PMBA 8040 Project Guidelines
- Think of
something that you may want to predict or classify in your business (the
business of one of the group members). If you can find data for that
variable and potential predictor variables, that is ideal. If not, use a
dataset available online. A couple of sources are:
- UCI Machine Learning Repository
- Kaggle
- Find a suitable
dependent variable to predict from the dataset you pick – if you pick a
categorical one, make sure you only use
two categories. We have not discussed how to build a model to predict
anything with 3 or more categories in the dependent variable.
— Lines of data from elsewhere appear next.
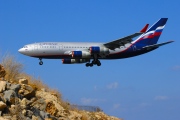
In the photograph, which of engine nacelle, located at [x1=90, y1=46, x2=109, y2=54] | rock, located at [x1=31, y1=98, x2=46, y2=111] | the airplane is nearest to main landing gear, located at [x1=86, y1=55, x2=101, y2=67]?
the airplane

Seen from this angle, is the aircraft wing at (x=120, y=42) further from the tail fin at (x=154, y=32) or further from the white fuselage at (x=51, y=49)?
the tail fin at (x=154, y=32)

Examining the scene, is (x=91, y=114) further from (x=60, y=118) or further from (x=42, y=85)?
(x=60, y=118)

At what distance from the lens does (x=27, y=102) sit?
18938mm

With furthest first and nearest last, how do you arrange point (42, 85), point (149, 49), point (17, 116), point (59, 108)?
point (149, 49)
point (42, 85)
point (59, 108)
point (17, 116)

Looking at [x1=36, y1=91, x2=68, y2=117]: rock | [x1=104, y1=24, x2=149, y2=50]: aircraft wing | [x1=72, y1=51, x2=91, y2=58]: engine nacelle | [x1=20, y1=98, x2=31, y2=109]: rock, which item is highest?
[x1=104, y1=24, x2=149, y2=50]: aircraft wing

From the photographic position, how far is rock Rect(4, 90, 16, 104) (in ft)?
59.3

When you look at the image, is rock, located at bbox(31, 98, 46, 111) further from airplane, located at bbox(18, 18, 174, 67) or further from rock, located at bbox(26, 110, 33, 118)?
airplane, located at bbox(18, 18, 174, 67)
Remember
that you can have independent variables that are of the multi-category
type – you simply have to make as many columns of 0/1 as the number of
categories minus 1.
- Build a
prediction or classification model and interpret. If you can also
incorporate Segmentatation (with Cluster
Analysis or otherwise with a categorical variable), that is good, but not
required.
Written Report Guidelines
- Introduction –
what is the goal of the project?
- Data
- Source,
variables (put data dictionary in appendix)
- Sample Size
- Dependent
Variable, Outcome period, Sample Time Frame (be aware that the outcome
period can be 0 if the prediction is for right now rather than the
future. For example, predicting a home price based on area, number of
bedrooms, etc., would have an outcome period of 0 since the predicted
price is estimated for the current moment).
- Data
Preparation, if any was needed (aggregation, variable creation, data
cleaning)
- Methodology
- Preliminary
Analysis – compute Means and Standard Deviations of each variable in the
dataset so you get a sense of what the data look like.
- Show
scatterplots of each variable against the dependent (if dependent is
categorical, then do a pivot table instead, to show how the categories
are spread across the independent variable values).
- Do a Regression
to predict of classify
- Results
- Show scorecard
(results of final regression in plain English – write out the model and
interpret it)
- (put actual
regression results only in appendix)
- Evaluate using
R-square and SE, or using the tabulation of classification results by
score group.
- Implementation
- Discuss how the
client should implement your model – If a classification model, what
cutoff scores you recommend, what strategies/decisions go with the
cutoffs.
Oral Presentation
Present the project as you might to a client. As with the written
report, start with an introduction (even though the client knows what their
problem is, you discuss it anyhow), then data, results of analysis, and
recommendation.